(Bloomberg) -- Euro-area inflation accelerated less than initially estimated last month, a setback for European Central Bank policy makers as they consider winding down unprecedented stimulus.
Consumer prices in the 19-country bloc rose just 1.3 percent in March from a year earlier, according the European Union’s statistical office. While that’s up from 1.1 percent the previous month, the reading falls short of a 1.4 percent initial estimate.
Core inflation, which strips out volatile components such as food and fuel, held at 1 percent for a third month. Bloomberg Economics noted that its supercore measure -- which tracks domestically generated pressure -- picked up to 1.2 percent from 1.1 percent. That’s the highest in four years.
What Our Economists Say:Underlying inflation accelerated slightly in April. That’s good news for the European Central Bank.
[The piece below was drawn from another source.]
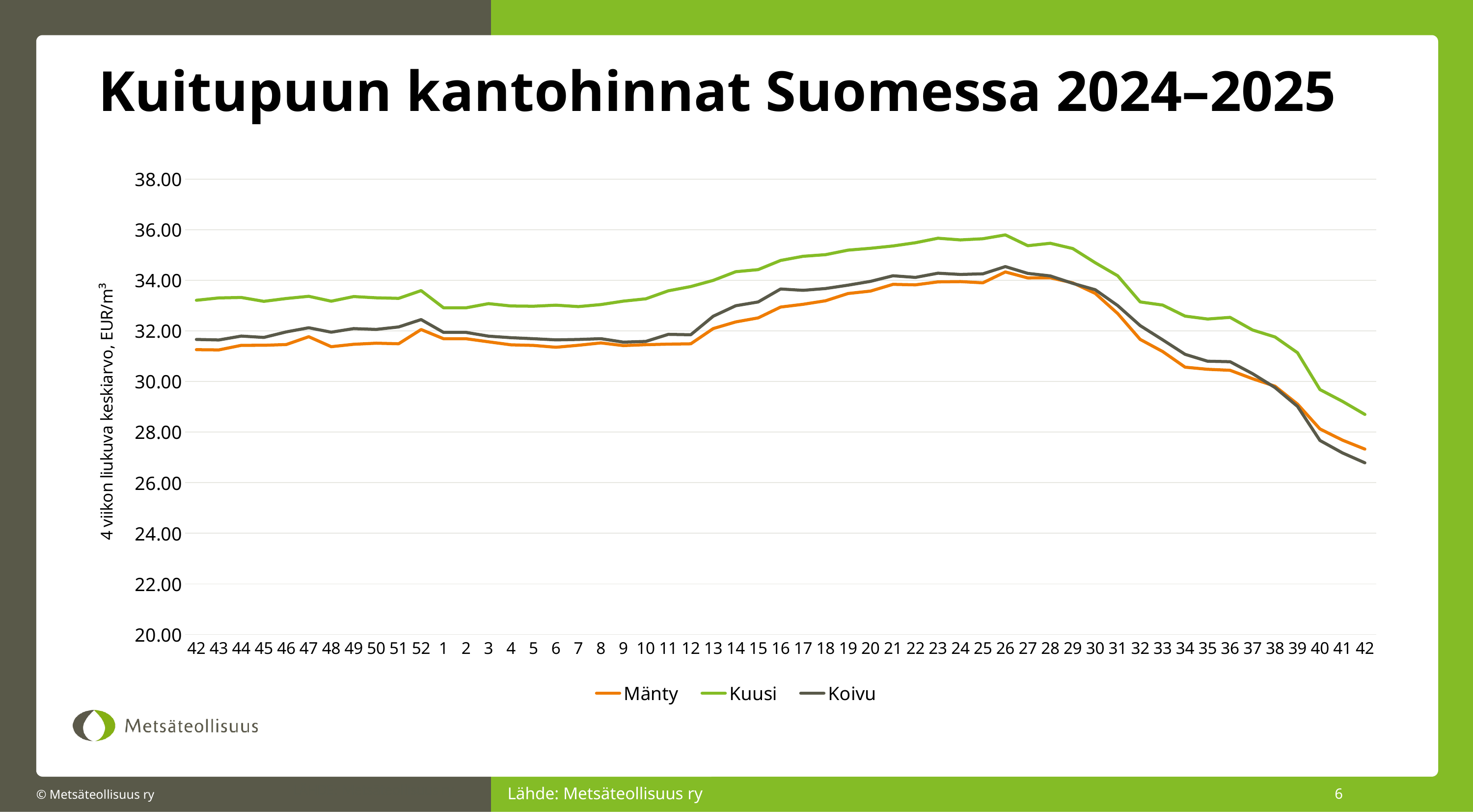
Do the values for Mänty rise or fall from week 12 to week 26? rise Is the value for Koivu at the final week 42 on the right of the chart greater or less than 28.00? less What is the title of the chart? Kuitupuun kantohinnat Suomessa 2024–2025 How many series does the legend list? 3 Do the values for Kuusi rise or fall from week 26 to the final week 42? fall Which series are listed in the legend? Mänty, Kuusi, Koivu Which series has the lowest value at the final week 42 on the right of the chart? Koivu Is the value for Mänty at the first week 42 on the left of the chart greater or less than 32.00? less Is the value for Kuusi at week 26 greater or less than 34.00? greater What kind of chart is shown on the slide? line chart Which series has the highest value at week 26? Kuusi At week 26, which is larger: the value for Kuusi or the value for Mänty? Kuusi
While the move is too small for it to significantly shift the outlook for monetary policy, it will allow the Governing Council to continue moving toward the exit from its quantitative easing program.
--David Powell, Jamie Murray, Bloomberg Economics
For more, see our Euro-Area React
A recent slowdown in economic data hasn’t yet eroded confidence among ECB officials, who will next set policy on April 26, that inflation will return gradually to their goal of close to but below 2 percent. At the same time, there are different views among rate setters about when and how to scale back an asset-purchase program introduced more than three years ago to stoke price pressures.
While Germany’s Jens Weidmann and Estonia’s Ardo Hansson have expressed their preference for a faster exit, ECB Executive Board member Peter Praet is among those more cautious. He argued this week that an ample degree of stimulus remains necessary, given “subdued” inflation developments. Policy makers must be “patient, persistent and prudent,” he also said.